SET TASK A:
Which lines in the rows below contain the string "instances", with case counting? Copy out each one.

[start DOCUMENT EXTRACT]

Two recent air carrier accidents, among others, have exposed a continuing weakness in FAA surveillance of charter carriers. One of the accidents occurred in New Jersey involving a Bombardier Challenger and the other a Learjet 24 in California. You may have heard or read about them. Key issues in the accidents involved operating certificates and operational control, in addition to other clear violations of the regulations governing charter flights.
In selling charter flights under Part 135 today many hands now get into the act. The charter playing field is confused by certificate holders, management companies, charter brokers, aircraft owners, lessees, contractors, and the ever present doing business as (dba) fictitious business names of operators. While these various business entities may be perfectly legal in structure, they present a formidable challenge for FAA inspectors to determine responsibility for any particular flight and the necessity for finding out who has operational control of a flight.
Indeed, in addition to their technical training perhaps POI’s and PMI’s should receive basic legal training to understand the intricacies of these arrangements between the parties. Maybe a lawyer should be assigned to all FSDO’s in order to ferret out the legality of the business arrangements and their compliance with regulatory requirements.
The key item that must be in place is of course a Part 135 operating certificate. But from here on there are many operators and owners who continue to attempt to get around the rules by obfuscating their business plan with leases, contracts, and verbal deals that are usually set up to use a certificate contrary to the regulations. It would seem that sometimes it takes a Philadelphia lawyer to make sense of the deals that are created.
Threats to technicians
In past articles we have written about the threats to technicians involved as a director of maintenance, supervising the operation of aircraft under Part 135. Many times the director of maintenance on the certificate is a part-timer located remotely from the aircraft base. He may be a technician who works at the shop that maintains the aircraft. The difficulty begins when the operating and maintenance records are not readily available on a regular basis for review by this person and he is not in daily contact with the aircraft or the operating personnel. The chain of information and hands-on contact becomes stretched and sometimes nonexistent, which was the situation in one of the cases cited. This is where the POI or PMI should step in . . . but in many cases is absent. Technicians involved should also pay particular attention to what entity they are working for . . .

[end DOCUMENT EXTRACT]
[start DATA]

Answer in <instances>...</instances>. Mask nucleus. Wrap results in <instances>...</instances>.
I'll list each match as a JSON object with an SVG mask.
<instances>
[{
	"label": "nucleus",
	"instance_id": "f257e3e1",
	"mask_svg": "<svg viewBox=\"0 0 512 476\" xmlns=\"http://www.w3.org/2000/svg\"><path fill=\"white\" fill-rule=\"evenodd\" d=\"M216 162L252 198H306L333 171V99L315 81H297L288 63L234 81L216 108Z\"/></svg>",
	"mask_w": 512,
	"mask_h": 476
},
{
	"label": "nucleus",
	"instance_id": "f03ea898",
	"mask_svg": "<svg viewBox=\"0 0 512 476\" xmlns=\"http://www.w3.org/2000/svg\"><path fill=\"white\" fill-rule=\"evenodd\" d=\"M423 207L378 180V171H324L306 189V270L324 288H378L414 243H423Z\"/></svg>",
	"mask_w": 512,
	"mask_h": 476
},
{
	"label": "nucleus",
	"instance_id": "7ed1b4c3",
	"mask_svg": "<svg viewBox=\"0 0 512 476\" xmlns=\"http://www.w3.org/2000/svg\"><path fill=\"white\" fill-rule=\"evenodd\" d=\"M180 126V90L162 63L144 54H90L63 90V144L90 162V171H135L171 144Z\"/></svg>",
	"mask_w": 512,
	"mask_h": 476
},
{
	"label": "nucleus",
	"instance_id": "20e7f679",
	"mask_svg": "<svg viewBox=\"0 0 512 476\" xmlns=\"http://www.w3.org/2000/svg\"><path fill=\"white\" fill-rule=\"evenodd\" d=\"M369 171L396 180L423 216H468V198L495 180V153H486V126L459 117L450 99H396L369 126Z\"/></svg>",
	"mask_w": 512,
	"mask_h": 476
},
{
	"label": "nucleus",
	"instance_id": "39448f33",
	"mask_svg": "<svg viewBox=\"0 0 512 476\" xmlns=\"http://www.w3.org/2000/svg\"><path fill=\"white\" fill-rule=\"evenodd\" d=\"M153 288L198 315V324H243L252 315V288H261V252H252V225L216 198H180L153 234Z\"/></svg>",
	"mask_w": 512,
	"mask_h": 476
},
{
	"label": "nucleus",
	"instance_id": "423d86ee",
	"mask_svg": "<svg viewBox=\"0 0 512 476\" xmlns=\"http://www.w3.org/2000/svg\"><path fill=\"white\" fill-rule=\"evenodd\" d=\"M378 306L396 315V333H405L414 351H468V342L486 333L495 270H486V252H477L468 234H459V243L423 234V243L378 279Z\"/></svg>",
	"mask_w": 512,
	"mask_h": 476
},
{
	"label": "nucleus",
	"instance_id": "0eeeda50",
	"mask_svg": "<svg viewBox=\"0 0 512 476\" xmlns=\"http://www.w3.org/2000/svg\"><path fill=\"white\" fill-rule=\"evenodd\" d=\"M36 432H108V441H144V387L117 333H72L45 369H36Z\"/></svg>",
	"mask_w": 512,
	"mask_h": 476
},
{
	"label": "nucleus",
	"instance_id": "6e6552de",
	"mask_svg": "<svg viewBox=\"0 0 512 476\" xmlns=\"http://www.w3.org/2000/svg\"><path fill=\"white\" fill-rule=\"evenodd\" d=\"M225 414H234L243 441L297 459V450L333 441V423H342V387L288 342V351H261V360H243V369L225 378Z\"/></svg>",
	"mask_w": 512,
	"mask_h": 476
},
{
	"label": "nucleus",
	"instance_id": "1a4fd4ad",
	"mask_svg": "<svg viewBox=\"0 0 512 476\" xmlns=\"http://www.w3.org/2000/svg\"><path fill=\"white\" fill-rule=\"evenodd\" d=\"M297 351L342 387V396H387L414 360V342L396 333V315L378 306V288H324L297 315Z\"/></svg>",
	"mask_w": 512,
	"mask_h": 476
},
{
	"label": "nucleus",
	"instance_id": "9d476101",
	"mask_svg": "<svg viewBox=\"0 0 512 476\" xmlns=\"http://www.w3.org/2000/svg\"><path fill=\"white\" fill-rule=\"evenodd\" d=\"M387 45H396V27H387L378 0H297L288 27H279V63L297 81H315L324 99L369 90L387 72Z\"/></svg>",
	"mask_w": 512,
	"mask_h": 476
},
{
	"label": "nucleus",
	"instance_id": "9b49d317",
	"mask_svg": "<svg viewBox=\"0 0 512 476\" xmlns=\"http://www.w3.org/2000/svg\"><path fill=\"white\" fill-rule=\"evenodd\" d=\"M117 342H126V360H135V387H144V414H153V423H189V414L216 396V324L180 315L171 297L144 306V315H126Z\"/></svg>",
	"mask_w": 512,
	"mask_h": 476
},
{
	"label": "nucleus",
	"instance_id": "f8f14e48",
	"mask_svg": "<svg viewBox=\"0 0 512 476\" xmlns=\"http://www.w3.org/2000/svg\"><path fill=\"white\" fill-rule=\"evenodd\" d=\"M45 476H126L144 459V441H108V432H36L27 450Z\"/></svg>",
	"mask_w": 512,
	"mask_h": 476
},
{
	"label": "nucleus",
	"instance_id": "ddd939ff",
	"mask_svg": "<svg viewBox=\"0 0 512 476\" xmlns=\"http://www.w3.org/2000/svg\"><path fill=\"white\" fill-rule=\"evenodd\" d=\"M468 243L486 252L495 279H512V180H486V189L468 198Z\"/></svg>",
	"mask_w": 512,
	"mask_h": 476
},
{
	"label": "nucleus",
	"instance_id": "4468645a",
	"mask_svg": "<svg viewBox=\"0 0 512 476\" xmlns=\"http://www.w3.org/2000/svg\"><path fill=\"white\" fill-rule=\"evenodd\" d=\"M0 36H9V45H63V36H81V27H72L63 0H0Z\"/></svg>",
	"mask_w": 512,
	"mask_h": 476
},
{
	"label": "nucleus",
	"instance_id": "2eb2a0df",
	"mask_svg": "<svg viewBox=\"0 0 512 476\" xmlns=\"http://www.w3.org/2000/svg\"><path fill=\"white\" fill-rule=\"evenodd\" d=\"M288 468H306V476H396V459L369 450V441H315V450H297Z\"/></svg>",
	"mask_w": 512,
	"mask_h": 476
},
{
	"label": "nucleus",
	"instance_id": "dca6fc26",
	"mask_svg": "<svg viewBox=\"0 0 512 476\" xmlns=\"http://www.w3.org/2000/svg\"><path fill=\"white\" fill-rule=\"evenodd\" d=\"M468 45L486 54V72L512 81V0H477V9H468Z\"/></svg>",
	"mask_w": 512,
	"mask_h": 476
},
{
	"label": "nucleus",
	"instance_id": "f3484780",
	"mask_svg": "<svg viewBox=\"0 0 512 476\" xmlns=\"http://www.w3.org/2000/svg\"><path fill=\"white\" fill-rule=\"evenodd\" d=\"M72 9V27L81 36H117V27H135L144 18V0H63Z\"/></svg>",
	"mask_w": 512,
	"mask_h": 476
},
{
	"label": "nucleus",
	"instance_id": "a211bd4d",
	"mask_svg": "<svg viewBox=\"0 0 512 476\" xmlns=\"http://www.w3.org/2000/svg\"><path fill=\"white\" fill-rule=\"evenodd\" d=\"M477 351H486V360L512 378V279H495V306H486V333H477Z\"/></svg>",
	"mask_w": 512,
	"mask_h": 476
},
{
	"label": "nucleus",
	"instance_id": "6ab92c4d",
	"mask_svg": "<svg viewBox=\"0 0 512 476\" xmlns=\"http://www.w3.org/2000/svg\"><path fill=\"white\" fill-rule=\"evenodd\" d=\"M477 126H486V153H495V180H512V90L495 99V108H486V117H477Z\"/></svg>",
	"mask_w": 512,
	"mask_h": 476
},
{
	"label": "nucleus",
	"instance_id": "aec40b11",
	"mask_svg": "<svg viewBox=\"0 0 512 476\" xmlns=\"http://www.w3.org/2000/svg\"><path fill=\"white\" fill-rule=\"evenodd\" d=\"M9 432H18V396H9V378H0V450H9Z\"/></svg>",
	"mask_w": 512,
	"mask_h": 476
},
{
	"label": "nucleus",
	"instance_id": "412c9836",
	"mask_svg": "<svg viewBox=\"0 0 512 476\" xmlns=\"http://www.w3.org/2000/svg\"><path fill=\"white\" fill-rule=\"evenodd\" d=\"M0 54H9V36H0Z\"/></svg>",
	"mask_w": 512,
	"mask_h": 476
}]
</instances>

[end DATA]

SET TASK B:
Can you pick up the article on FAA oversight of charter flights after its last sentence and keep writing it?

TASK RESULT A:
Answer in <instances>...</instances>. Mask nucleus. Wrap results in <instances>...</instances>.
<instances>
</instances>

TASK RESULT B:
Keep in mind that your own insurance carrier (if you have one) would be interested in the fact that you are a director of maintenance for a Part 135 air carrier. They might be inclined to deny a defense and insurance coverage for your activities on behalf of this carrier where their exposure was enhanced without their knowledge. In the alternative, steps should be taken to make certain that your maintenance performance is covered under the air carrier’s or some other policy of insurance for the overall operation. This should be in writing and acknowledged by all parties involved. You can rest assured in the case of an accident that you may be under the gun for certificate action, civil liability, and or, at worst, perhaps criminal liability. Yes, there has been a trend over the years to hold professionals and corporations criminally accountable for unintentional but allegedly criminal conduct in regard to accidents. Professionals and corporations have never been immune from criminal culpability based on their status alone. Furthermore, the willingness of society to assess criminal penalties is on the rise.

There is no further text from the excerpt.